Start EXTRACTED TEXT
Chris Isaak in a World of Blue – Twin Peaks: Fire Walk With Me

With their matching rockabilly haircuts and their love of 1950s’ Americana you can see why Chris Isaak and filmmaker/musician David Lynch ended up working together. Lynch used two tracks from Isaak’s debut album Silvertone on the soundtrack to Blue Velvet (1986) and an instrumental version of Wicked Game in Wild at Heart (1990). The latter helped bring Isaak into the mainstream and Wicked Game was re-released with a fancy new Herb Ritts video showing the crooner writhing about in the surf with supermodel Helena  Christiansen.

Despite his promotion to best-selling artist status it was still a surprise when Isaak was cast in a prominent role in Lynch’s movie prequel to his hit TV show Twin Peaks (1990-1). The singer had appeared in small roles as a hitman disguised as a clown in Jonathan Demme’s Married to the Mob (1988) and as a SWAT team leader in the same director’s Silence of the Lambs (1991), but here he would be carrying the first part of the film in place of the show’s leading man Kyle McLachlan who initially turned down an offer to return as the eccentric FBI agent Dale Cooper.
End EXTRACTED TEXT
→ CHALLENGE 1:
In the article on Chris Isaak, what role did he play in Married to the Mob?
Start DATA SHOWN
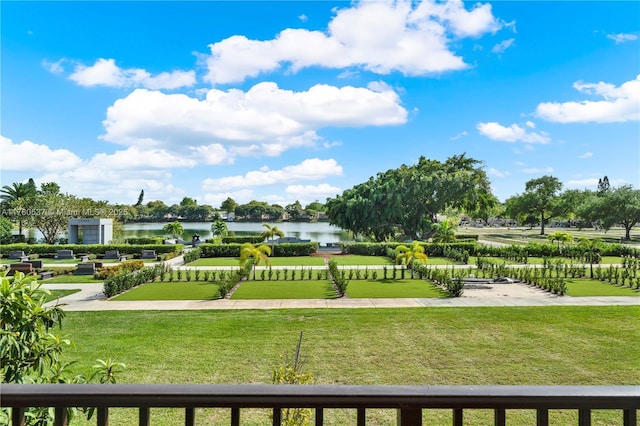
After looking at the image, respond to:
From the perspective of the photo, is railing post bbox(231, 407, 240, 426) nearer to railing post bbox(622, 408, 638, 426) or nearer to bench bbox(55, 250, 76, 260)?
railing post bbox(622, 408, 638, 426)

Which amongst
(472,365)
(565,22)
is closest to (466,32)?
(565,22)

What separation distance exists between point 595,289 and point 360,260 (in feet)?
47.4

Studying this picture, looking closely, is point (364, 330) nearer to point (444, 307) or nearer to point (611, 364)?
point (444, 307)

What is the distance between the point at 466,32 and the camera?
6012mm

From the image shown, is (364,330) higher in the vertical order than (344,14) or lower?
lower

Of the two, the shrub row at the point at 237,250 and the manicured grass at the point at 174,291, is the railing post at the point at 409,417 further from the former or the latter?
the shrub row at the point at 237,250

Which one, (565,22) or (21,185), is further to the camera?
(21,185)

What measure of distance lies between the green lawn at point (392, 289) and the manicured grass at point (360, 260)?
24.4 feet

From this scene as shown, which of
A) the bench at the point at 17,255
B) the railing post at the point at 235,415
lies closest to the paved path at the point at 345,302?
the railing post at the point at 235,415

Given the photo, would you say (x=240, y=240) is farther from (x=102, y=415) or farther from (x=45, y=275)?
(x=102, y=415)

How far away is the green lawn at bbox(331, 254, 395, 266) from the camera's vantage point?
27044 mm

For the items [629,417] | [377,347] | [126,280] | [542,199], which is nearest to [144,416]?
[629,417]

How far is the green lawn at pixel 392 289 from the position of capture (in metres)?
15.9

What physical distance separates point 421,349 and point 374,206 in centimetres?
3121
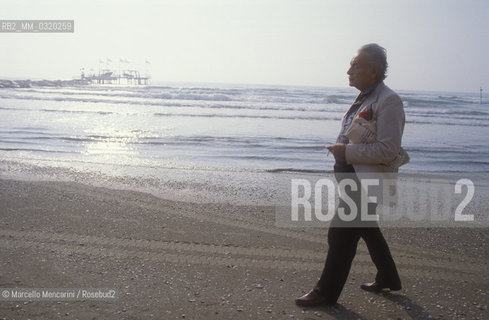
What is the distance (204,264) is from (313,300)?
120cm

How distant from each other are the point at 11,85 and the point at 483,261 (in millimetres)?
59622

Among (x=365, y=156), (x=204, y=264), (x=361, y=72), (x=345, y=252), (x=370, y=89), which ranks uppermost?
(x=361, y=72)

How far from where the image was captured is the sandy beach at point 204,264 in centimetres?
320

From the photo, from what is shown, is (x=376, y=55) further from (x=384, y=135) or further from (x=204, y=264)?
(x=204, y=264)

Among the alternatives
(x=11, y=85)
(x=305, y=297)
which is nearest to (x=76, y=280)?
(x=305, y=297)

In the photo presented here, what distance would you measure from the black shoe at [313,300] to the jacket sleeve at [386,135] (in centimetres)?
115

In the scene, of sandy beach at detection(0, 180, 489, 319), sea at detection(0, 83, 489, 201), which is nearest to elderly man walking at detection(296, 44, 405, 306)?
sandy beach at detection(0, 180, 489, 319)

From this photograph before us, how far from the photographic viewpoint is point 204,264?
4043 millimetres

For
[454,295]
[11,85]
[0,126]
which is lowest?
[454,295]

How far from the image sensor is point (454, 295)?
11.6 feet

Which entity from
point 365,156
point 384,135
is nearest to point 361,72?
point 384,135

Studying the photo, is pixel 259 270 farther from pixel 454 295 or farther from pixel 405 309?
pixel 454 295

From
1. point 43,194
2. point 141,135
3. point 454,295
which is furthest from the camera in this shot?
point 141,135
End DATA SHOWN
→ CHALLENGE 2:
Filter the records, keeping every line that contains the word "nearest".

→ TASK ANSWER 1:
A hitman disguised as a clown.

→ TASK ANSWER 2:
For the items [629,417] | [377,347] | [126,280] | [542,199], which is nearest to [144,416]?
which is nearest to (x=76, y=280)?
In the scene, of sandy beach at detection(0, 180, 489, 319), sea at detection(0, 83, 489, 201), which is nearest to elderly man walking at detection(296, 44, 405, 306)?
is nearest to point 361,72?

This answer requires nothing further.